The internal shit-show
Since getting this completely unexpected positive I have maintained external composure in ways that I wouldn’t before have thought possible. Thoughts of both possible outcomes have whispered through my head at times and most of the time I’ve managed not to react to them or give anything away.
Internally, of course, it’s been a shit-show.
I have indulged in some extensive and frantic Googling about chances of success given my age and my history. I have watched in my head how I think today will play out. I have believed that if we could defy the odds and bring home a healthy baby once, then surely we could do it again.
I have catastrophrised silently and extensively, something I am prone to do on any given topic, but one that really is life and death offers the very real prospect of a catastrophe at the end of it.
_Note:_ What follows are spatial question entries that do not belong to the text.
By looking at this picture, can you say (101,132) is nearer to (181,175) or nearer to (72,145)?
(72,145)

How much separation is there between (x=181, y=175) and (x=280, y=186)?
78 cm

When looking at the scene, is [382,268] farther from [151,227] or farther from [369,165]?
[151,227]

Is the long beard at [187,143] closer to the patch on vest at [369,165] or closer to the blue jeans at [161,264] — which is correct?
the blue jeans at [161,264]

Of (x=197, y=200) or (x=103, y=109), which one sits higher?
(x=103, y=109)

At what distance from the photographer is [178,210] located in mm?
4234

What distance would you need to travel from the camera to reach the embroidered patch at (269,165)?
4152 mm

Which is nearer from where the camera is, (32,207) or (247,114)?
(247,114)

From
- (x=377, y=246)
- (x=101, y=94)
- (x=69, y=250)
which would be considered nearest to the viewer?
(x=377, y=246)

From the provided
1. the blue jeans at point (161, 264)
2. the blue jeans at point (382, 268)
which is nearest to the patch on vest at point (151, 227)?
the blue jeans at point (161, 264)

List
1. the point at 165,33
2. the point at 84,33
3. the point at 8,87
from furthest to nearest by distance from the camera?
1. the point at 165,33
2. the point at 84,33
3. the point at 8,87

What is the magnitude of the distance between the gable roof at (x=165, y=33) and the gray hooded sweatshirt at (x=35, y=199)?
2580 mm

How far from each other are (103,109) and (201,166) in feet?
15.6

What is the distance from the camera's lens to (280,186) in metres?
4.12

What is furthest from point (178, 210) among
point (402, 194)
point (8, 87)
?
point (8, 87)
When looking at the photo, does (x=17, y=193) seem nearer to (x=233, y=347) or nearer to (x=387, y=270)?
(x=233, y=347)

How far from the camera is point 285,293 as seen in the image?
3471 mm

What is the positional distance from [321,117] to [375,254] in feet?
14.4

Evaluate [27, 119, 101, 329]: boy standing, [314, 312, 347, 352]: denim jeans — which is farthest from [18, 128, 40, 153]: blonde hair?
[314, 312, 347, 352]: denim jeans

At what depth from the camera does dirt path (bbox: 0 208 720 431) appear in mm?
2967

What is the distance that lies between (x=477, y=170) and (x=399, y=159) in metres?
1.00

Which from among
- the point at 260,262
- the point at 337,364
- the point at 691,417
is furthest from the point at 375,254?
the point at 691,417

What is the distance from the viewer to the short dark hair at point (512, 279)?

I have imagined the worst possible moment I could start bleeding; when I took my sister to the airport for her flight home to Sydney; this morning when I’m mentally preparing for the scan itself; in the car on our way there, or even as I sit in the waiting room awaiting the sound of my name.
And of course, I fear being told today that despite no sign of it from my body, I will miscarry in due course.
The possibility
It’s hard to imagine a good outcome when more pregnancies have perished than bloomed within my body. And yet there have been moments when I have pondered the possibility that we three may in fact be four before much longer.
Counting down the minutes
As I count down the minutes before I get in the car with my husband (12 to go), I feel a clawing sense of nausea. Not of the pregnancy kind; in fact, my complete lack of symptoms has played a considerable role in my inability to really buy-in to the possibility that this could be real. It’s more akin to falling. I feel like I’m standing on the edge of something and have no choice but to jump without knowing how far the fall.
Leaping into the abyss
Until now I have been turning away from the precipice, because there was no need to go towards it. But today there is no running from reality. In a couple of hours I will know whether I have been carrying the possibility of life with me these past few weeks, or if the bio-chemical reaction within me has already reached its conclusion. So for now, eyes screwed shut, I leap into the abyss.